The area of intended employment generally is a region
covering the city where the applicant will work and its nearby
cities. The prevailing wage is used as a benchmark to demonstrate
that the actual wage that the employer is paying the foreign
national is competitive and fair.
When
an H-1B employee is relocated to a different job site, an amended
H-1B petition may need to be submitted to the INS. Whether this is
necessary will depend on the new job location where the employee is
now situated. Department of Labor rules state that if a new job site
is located in the same area of intended employment, no amended
petition needs to be submitted to the INS. However, the employer
will need to participate in a new posting at the new job site,
informing workers at that job site of the employment of an H-1B
foreign national.

# EXERCISE TASKS:
A: According to the H-1B relocation passage, what must the employer do at a new job site that lies in the same area of intended employment?
B: Resume the H-1B relocation passage, picking up after its final sentence.
The listing has nothing to do with the H-1B relocation passage.

# GIVEN INFORMATION:
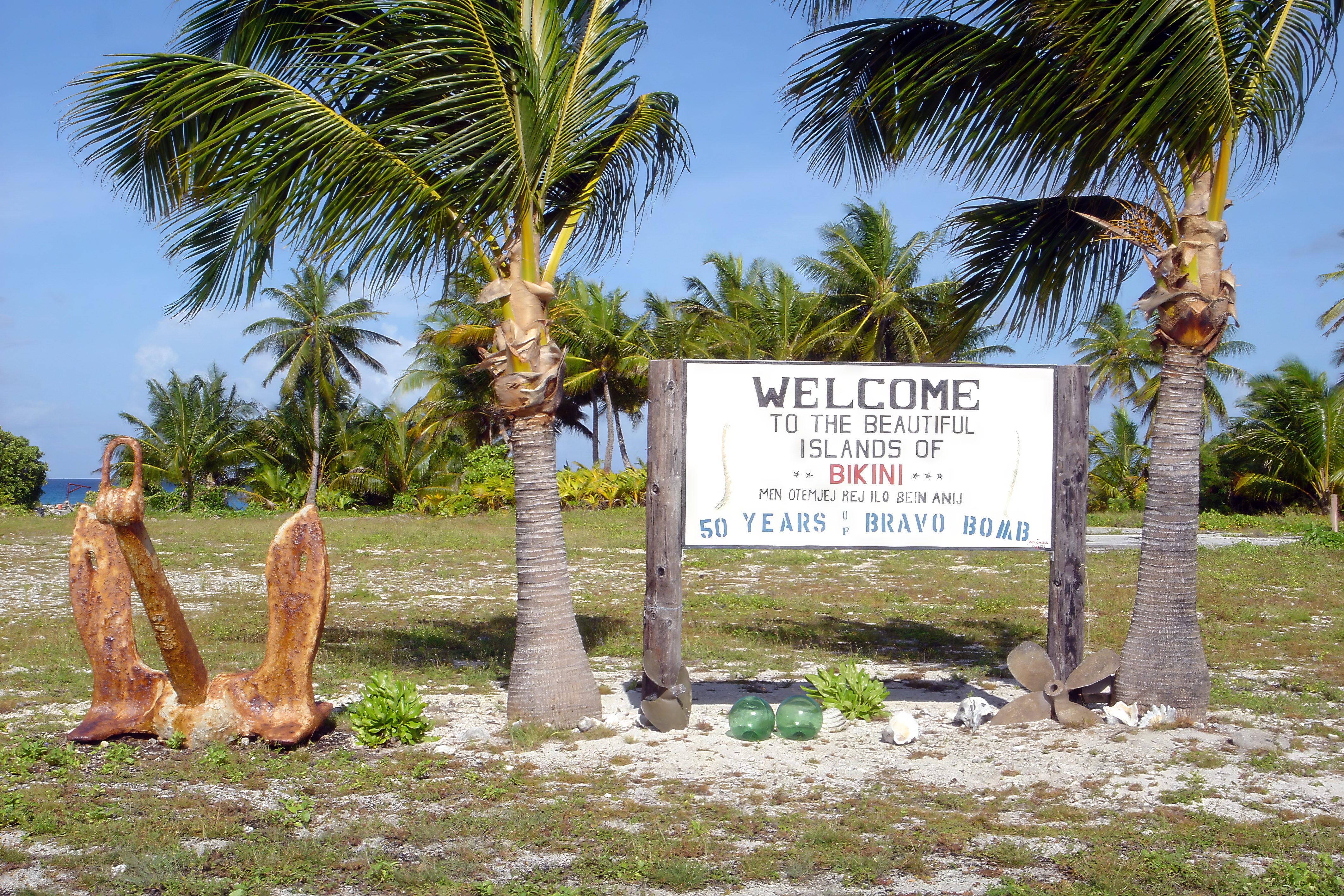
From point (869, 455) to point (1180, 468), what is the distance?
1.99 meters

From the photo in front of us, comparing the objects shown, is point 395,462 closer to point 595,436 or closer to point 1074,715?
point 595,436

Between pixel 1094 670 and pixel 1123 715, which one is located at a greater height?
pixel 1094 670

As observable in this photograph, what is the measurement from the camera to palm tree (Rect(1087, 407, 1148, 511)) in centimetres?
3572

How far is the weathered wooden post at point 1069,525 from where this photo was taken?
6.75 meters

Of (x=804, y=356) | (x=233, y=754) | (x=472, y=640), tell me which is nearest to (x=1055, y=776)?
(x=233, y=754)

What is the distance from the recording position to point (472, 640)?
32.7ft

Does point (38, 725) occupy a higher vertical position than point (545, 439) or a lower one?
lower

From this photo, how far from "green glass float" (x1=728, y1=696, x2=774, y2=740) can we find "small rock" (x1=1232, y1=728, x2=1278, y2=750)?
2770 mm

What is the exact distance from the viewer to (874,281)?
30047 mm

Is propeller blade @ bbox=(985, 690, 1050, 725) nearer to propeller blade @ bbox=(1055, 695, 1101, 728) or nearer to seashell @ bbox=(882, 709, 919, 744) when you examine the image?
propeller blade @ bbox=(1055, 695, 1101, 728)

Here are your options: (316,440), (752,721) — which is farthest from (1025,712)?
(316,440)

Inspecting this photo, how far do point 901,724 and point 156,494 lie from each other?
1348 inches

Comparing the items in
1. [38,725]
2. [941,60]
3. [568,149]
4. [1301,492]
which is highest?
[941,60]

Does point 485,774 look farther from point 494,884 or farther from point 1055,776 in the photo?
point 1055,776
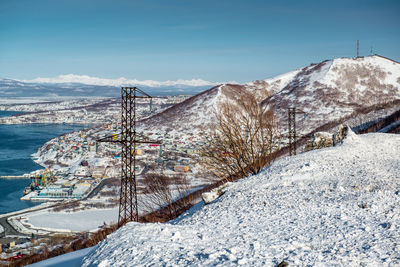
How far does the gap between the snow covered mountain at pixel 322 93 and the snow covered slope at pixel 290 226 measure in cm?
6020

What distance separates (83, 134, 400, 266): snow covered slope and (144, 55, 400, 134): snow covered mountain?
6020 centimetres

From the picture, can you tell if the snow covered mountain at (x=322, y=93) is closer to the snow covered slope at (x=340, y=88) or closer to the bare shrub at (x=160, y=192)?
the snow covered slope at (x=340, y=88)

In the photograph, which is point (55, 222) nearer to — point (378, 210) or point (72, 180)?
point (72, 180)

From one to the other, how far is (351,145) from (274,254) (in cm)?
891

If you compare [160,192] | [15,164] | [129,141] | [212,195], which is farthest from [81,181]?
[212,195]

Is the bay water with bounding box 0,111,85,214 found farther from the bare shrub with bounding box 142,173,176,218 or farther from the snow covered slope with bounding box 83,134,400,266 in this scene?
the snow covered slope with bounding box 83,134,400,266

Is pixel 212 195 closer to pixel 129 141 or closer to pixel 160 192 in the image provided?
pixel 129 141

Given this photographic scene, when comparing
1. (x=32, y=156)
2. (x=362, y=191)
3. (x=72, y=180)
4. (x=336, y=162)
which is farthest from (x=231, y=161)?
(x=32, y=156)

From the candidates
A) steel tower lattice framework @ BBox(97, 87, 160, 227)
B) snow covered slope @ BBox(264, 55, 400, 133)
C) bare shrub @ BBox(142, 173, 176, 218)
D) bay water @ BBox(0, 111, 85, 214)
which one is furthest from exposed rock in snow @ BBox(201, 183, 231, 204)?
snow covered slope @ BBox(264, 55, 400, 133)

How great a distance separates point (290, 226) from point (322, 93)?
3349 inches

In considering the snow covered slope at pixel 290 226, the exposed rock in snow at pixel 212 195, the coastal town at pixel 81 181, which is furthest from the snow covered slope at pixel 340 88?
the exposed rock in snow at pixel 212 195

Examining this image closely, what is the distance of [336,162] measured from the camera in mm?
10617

---

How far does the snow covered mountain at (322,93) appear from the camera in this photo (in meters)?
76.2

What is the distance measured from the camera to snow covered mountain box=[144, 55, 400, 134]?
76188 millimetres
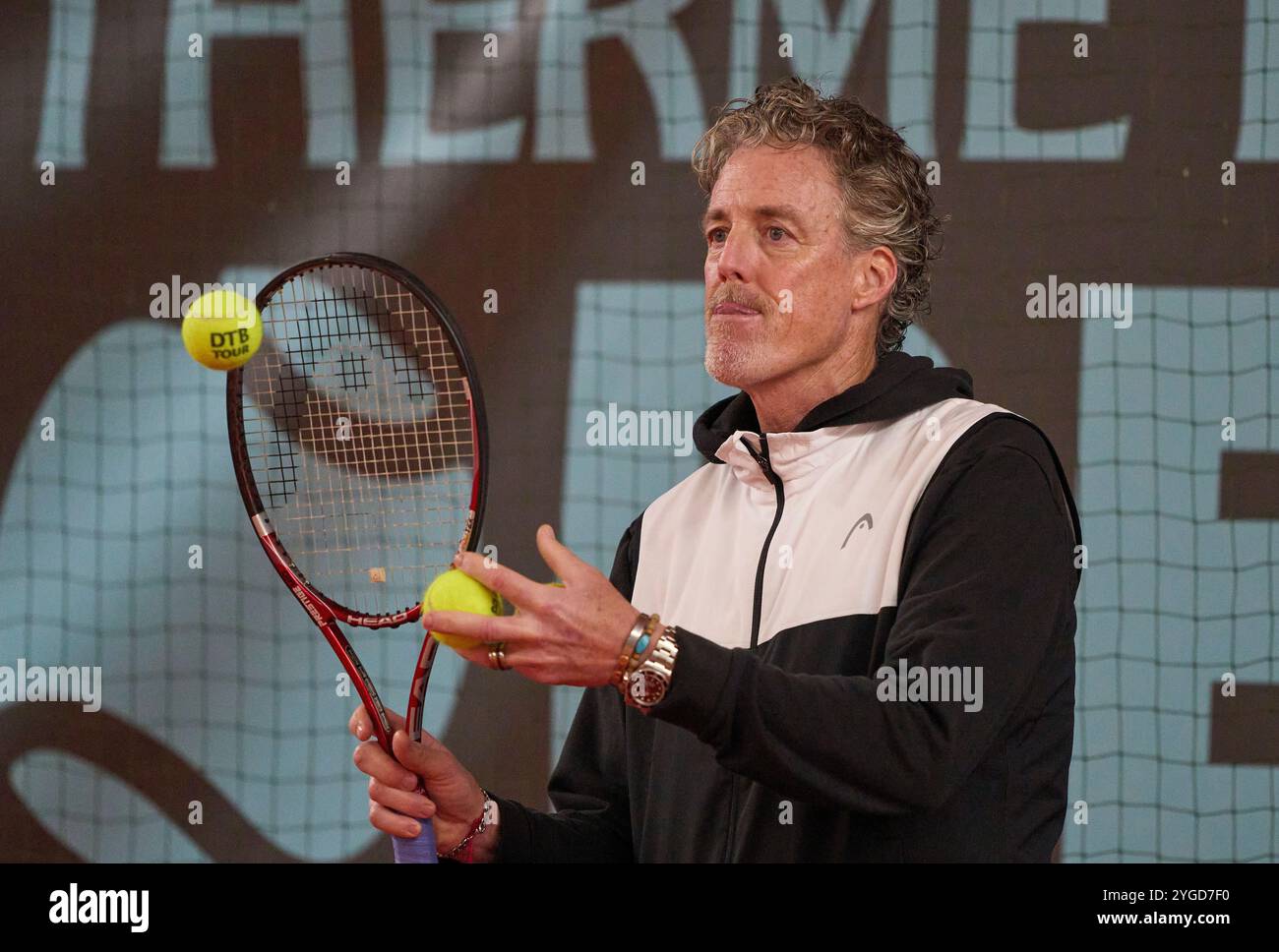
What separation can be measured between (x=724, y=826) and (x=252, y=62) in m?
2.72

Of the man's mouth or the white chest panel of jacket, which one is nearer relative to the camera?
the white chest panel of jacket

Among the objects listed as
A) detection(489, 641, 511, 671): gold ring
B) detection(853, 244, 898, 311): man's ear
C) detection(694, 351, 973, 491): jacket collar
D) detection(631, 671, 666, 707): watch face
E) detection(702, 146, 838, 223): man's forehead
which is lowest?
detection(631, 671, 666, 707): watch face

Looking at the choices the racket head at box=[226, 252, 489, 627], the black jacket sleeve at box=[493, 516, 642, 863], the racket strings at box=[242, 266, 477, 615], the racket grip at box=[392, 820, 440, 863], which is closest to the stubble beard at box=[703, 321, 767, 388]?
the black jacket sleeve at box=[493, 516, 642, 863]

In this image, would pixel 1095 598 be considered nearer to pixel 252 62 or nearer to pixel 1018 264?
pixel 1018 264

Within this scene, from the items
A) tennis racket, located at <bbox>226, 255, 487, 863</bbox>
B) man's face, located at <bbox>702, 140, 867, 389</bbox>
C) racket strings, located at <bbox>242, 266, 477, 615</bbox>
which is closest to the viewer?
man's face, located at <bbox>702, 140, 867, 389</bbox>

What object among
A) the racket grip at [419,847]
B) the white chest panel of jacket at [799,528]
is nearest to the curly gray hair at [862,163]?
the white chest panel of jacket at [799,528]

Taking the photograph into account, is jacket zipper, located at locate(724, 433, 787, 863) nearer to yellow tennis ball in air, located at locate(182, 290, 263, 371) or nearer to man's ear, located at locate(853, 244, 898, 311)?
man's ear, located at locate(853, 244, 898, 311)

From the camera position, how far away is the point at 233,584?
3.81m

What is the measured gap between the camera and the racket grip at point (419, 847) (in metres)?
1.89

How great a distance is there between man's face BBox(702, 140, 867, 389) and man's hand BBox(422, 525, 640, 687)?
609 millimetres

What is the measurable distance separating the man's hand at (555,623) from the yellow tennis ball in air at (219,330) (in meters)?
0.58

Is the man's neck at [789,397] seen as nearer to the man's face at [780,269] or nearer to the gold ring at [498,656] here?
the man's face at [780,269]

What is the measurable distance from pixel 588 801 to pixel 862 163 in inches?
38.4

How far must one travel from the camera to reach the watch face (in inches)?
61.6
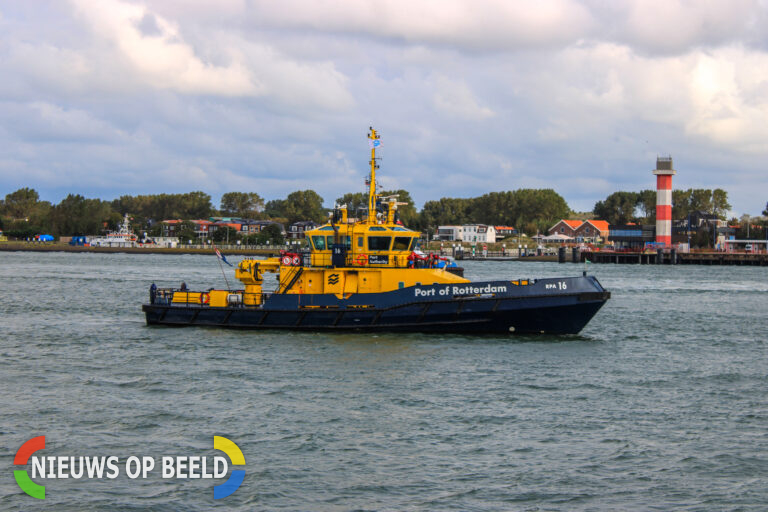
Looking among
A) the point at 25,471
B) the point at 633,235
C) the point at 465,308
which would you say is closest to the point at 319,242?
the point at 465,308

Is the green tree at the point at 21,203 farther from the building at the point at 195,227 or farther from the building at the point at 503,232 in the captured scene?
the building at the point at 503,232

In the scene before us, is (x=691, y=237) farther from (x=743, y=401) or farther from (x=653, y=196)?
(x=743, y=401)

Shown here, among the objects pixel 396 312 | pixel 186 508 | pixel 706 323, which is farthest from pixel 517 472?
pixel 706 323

==

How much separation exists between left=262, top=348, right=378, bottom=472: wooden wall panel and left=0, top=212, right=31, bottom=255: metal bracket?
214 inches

# EXERCISE RESULTS:
A: Participate in a new posting at the new job site, informing workers there of the employment of an H-1B foreign national.

B:
If
the H-1B employee is sent to a job site that is outside the area of
intended employment, e.g. sent from Los Angeles to San Jose, a new
prevailing wage must be obtained. Furthermore a new labor condition
application must be certified and an amended petition submitted to
the INS. Posting requirements will also have to be fulfilled at the
new location. The purpose is to protect the salary being paid to the H-1B
foreign national by making sure that it is competitive with other
salaries in the local area. This makes sense; given the wide
disparity in the cost of living between these two cities, such a
move would have a significant impact on the foreign national’s
standard of living. No doubt, between the employer and any
employee, a review of the salary paid to the employee would take
place. A similar review must take place in the immigration context.
Exceptions
do exist. Individuals attending a training or a conference at a
different location may not need to file new labor condition
application. Computer programmers engaging in short-term projects at
different locations may also need not file a new LCA. Situations
like these should be discussed with immigration counsel to ensure
that the company and foreign national are in compliance with INS and
DOL regulations.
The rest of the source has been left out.